Publié le 21 novembre 2025 08h46. La question de la création monétaire suscite de nombreux débats, notamment en période d’incertitude économique. Un expert en finance décrypte les mécanismes complexes en jeu et les risques associés à une politique monétaire expansionniste.
- L’impression monétaire, bien que souvent perçue comme une solution simple, est un processus complexe aux conséquences potentiellement néfastes.
- Il existe deux formes de monnaie : la monnaie inflationniste, accessible au grand public, et les réserves bancaires, utilisées exclusivement par les institutions financières.
- Le Japon, pionnier de l’assouplissement quantitatif depuis 1990, illustre les limites de cette politique en l’absence d’une augmentation correspondante de la masse monétaire en circulation.
La création monétaire est un sujet qui fascine et inquiète. Martijn Bron, un professionnel des marchés financiers, se souvient d’une expérience d’enfance marquante où il simulait un système bancaire dans un village de cabanes. Cette expérience lui a révélé très tôt la complexité de la gestion de la monnaie et les risques d’une création excessive. Il souligne que l’argent facile n’existe pas et que les promesses de rendements élevés sont souvent illusoires.
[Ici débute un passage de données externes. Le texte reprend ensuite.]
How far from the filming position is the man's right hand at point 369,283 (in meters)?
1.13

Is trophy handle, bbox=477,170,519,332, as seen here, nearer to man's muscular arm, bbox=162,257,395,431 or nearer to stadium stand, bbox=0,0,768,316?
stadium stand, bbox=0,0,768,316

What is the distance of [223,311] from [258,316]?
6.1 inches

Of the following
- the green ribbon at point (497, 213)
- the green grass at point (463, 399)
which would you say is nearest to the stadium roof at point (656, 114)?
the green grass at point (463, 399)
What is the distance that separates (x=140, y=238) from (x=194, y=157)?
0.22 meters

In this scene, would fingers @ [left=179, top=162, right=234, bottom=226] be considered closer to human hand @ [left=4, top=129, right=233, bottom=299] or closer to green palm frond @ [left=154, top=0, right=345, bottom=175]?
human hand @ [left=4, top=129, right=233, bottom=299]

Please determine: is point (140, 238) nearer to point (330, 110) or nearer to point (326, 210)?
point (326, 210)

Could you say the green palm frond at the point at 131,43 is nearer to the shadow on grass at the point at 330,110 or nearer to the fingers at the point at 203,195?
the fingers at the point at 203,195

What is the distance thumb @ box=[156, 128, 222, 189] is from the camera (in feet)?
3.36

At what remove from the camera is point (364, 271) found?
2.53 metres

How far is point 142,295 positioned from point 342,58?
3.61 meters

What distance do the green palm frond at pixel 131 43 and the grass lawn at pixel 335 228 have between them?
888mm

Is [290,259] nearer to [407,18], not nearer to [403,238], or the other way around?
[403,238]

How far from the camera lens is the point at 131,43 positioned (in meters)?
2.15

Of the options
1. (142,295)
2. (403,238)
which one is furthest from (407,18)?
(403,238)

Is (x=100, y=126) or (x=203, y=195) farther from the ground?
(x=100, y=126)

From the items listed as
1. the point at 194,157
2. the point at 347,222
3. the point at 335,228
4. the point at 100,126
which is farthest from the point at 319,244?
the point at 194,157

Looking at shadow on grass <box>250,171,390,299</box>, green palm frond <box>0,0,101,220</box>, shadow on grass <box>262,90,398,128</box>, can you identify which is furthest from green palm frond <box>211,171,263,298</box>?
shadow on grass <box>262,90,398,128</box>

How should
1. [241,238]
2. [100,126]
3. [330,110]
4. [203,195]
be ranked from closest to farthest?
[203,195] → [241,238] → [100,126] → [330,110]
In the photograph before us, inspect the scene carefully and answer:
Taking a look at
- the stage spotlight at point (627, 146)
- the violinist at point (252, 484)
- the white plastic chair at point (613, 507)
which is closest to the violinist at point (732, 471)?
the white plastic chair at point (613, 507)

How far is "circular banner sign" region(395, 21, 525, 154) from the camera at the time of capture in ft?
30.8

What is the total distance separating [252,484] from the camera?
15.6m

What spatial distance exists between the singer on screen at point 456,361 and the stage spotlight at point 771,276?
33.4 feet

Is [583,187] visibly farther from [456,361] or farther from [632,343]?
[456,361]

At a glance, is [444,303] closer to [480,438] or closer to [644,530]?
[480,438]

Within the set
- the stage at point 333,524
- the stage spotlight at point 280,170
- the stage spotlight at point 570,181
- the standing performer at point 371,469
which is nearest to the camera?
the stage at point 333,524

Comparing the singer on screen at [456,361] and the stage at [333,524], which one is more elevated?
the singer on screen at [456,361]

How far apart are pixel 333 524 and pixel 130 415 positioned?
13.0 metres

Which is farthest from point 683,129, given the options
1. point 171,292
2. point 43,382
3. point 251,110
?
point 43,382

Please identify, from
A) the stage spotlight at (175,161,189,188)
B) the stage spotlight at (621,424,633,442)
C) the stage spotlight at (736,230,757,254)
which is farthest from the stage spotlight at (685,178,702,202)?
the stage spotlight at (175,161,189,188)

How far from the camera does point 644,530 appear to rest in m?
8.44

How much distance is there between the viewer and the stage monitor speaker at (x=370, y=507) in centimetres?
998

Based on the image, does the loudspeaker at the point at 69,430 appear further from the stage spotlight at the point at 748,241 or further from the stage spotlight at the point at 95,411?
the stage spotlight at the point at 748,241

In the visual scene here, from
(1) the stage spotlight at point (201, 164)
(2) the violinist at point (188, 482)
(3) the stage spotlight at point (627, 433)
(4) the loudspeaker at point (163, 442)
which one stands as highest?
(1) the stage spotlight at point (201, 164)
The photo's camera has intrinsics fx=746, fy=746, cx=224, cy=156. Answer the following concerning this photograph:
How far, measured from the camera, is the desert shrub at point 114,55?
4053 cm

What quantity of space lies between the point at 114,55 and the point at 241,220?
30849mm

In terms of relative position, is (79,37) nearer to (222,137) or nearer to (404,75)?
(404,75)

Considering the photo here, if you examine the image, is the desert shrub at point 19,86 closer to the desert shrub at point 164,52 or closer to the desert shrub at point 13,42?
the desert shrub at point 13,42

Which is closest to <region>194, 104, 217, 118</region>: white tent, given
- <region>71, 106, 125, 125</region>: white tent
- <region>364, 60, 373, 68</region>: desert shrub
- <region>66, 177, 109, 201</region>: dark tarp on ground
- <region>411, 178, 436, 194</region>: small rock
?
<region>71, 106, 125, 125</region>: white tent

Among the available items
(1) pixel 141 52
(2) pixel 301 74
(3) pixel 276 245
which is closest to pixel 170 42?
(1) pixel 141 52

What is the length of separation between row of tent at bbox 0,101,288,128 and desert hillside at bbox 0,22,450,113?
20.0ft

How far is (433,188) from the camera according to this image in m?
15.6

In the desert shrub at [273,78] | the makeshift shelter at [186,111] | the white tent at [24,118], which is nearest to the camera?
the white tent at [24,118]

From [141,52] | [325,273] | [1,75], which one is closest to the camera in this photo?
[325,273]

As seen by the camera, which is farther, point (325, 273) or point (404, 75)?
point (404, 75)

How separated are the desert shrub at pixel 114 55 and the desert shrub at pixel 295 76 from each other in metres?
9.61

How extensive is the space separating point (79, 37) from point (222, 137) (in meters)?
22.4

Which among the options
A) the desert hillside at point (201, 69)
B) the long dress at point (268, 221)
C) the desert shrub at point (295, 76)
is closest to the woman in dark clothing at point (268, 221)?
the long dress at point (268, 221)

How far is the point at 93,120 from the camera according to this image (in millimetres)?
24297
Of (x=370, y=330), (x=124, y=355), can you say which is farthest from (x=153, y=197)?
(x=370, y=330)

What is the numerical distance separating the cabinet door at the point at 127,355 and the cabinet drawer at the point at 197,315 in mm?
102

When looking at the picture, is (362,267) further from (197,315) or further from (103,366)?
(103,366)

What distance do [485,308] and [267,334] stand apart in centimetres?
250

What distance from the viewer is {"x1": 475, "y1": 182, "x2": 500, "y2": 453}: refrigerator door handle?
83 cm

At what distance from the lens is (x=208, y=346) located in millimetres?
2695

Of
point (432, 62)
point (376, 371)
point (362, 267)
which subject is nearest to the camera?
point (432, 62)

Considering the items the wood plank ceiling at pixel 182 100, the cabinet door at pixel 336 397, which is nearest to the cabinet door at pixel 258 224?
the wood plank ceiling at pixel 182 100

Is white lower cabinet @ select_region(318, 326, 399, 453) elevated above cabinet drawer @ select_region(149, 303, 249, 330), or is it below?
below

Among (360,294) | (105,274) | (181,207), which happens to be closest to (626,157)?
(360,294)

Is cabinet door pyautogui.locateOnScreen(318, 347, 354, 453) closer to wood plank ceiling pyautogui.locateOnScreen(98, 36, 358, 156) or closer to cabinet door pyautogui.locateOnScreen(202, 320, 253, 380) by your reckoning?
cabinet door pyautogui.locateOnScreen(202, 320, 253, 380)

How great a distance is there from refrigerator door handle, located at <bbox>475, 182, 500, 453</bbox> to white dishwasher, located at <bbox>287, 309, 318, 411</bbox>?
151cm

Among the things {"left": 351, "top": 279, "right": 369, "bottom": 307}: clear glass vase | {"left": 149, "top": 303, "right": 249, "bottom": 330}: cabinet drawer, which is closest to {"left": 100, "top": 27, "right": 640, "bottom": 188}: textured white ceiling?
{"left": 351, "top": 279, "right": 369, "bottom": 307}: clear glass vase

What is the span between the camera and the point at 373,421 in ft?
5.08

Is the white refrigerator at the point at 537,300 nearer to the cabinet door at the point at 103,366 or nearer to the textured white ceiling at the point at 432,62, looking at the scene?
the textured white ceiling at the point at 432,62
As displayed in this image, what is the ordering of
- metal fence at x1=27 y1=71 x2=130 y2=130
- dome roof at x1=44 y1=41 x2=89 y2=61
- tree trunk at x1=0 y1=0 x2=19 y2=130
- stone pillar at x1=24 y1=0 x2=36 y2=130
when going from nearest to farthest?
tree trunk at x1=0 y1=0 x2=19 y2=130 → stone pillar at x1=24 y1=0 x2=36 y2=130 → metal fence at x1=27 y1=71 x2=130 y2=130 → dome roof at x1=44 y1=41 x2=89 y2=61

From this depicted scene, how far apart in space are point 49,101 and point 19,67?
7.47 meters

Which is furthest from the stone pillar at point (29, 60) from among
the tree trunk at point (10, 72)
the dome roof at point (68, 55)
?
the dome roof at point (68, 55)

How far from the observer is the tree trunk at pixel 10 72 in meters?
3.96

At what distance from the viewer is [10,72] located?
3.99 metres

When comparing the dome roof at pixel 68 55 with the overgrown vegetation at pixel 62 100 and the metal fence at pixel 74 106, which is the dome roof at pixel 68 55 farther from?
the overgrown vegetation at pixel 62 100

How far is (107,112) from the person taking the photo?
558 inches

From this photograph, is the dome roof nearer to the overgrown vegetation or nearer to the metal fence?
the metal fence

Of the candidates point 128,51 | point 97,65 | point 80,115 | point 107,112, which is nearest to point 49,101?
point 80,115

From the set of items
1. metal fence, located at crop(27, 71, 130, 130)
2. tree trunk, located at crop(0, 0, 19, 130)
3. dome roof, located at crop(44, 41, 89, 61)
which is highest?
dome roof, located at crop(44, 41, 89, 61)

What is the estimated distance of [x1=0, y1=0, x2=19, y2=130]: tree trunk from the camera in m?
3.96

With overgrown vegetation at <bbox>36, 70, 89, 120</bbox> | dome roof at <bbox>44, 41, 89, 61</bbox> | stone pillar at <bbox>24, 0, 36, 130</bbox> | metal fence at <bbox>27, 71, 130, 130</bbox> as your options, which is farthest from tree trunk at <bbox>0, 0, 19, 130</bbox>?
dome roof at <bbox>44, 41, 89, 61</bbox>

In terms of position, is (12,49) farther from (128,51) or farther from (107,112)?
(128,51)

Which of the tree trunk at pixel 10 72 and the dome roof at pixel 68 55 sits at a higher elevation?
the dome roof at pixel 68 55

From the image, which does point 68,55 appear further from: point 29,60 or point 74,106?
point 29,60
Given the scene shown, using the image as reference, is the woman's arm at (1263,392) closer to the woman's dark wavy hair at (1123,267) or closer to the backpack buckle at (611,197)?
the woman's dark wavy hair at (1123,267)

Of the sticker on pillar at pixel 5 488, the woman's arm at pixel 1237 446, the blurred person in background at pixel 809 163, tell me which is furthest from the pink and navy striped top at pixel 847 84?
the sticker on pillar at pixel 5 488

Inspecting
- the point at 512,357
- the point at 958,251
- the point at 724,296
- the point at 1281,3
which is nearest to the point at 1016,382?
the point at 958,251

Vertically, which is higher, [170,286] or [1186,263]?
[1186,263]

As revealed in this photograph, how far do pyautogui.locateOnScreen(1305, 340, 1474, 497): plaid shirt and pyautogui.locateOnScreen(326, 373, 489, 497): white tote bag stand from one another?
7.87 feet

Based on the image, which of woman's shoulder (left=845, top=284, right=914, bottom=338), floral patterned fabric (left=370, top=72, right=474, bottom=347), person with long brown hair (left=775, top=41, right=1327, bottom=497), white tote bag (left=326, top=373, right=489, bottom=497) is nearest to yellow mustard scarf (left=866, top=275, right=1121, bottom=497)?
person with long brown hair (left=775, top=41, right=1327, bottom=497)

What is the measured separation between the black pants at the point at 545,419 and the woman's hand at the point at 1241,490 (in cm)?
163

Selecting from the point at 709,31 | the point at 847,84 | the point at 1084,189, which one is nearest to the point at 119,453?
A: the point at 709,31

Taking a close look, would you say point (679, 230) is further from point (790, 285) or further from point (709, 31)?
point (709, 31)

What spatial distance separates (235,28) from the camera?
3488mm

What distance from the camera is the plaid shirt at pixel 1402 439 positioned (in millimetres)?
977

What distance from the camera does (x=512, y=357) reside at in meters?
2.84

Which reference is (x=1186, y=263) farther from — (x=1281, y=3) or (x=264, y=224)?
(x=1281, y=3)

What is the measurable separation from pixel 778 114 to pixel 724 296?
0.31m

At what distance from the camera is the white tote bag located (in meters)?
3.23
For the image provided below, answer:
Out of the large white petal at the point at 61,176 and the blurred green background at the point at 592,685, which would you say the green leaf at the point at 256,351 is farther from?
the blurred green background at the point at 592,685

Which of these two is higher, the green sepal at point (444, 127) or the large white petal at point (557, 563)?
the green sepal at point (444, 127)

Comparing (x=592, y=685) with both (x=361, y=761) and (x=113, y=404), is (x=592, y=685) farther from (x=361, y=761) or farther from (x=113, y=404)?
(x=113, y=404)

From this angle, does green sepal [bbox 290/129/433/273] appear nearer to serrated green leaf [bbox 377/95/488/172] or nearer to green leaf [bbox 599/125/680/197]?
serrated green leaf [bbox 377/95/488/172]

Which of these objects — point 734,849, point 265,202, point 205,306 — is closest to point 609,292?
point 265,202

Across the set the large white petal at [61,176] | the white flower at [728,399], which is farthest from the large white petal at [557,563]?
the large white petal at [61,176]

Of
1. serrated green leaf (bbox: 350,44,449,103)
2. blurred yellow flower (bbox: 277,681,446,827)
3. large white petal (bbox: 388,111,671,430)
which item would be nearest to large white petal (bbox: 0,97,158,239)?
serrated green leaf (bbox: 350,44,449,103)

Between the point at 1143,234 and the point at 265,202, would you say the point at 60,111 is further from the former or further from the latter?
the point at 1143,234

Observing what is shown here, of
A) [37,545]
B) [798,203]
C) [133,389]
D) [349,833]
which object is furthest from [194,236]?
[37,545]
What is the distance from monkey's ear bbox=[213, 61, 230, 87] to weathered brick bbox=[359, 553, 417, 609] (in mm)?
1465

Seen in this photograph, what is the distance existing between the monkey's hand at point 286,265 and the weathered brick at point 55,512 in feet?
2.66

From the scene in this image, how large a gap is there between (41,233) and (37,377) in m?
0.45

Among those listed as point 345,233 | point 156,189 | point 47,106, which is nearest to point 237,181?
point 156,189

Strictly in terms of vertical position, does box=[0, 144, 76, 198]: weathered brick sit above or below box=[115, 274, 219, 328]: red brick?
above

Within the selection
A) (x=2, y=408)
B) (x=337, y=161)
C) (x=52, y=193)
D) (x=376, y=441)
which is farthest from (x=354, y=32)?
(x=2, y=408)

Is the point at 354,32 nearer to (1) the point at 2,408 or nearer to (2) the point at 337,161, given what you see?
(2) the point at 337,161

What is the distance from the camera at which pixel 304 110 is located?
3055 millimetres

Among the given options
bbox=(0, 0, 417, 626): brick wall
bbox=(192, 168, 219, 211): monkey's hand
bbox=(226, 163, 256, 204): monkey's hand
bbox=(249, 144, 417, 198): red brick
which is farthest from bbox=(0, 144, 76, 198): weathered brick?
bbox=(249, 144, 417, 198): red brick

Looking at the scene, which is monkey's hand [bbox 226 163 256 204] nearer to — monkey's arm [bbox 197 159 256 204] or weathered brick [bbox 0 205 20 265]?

L’expérience de 2008, avec la crise financière mondiale qui a failli paralyser le système bancaire, a également laissé une empreinte durable. L’introduction de mesures inédites telles que l’assouplissement quantitatif (QE), les taux d’intérêt négatifs et la distribution d’argent direct aux citoyens pendant la pandémie de COVID-19 ont alimenté les débats sur l’impression monétaire et ses conséquences. Aujourd’hui, les réseaux sociaux sont saturés de discussions sur ce sujet, mais la compréhension des mécanismes en jeu reste souvent limitée.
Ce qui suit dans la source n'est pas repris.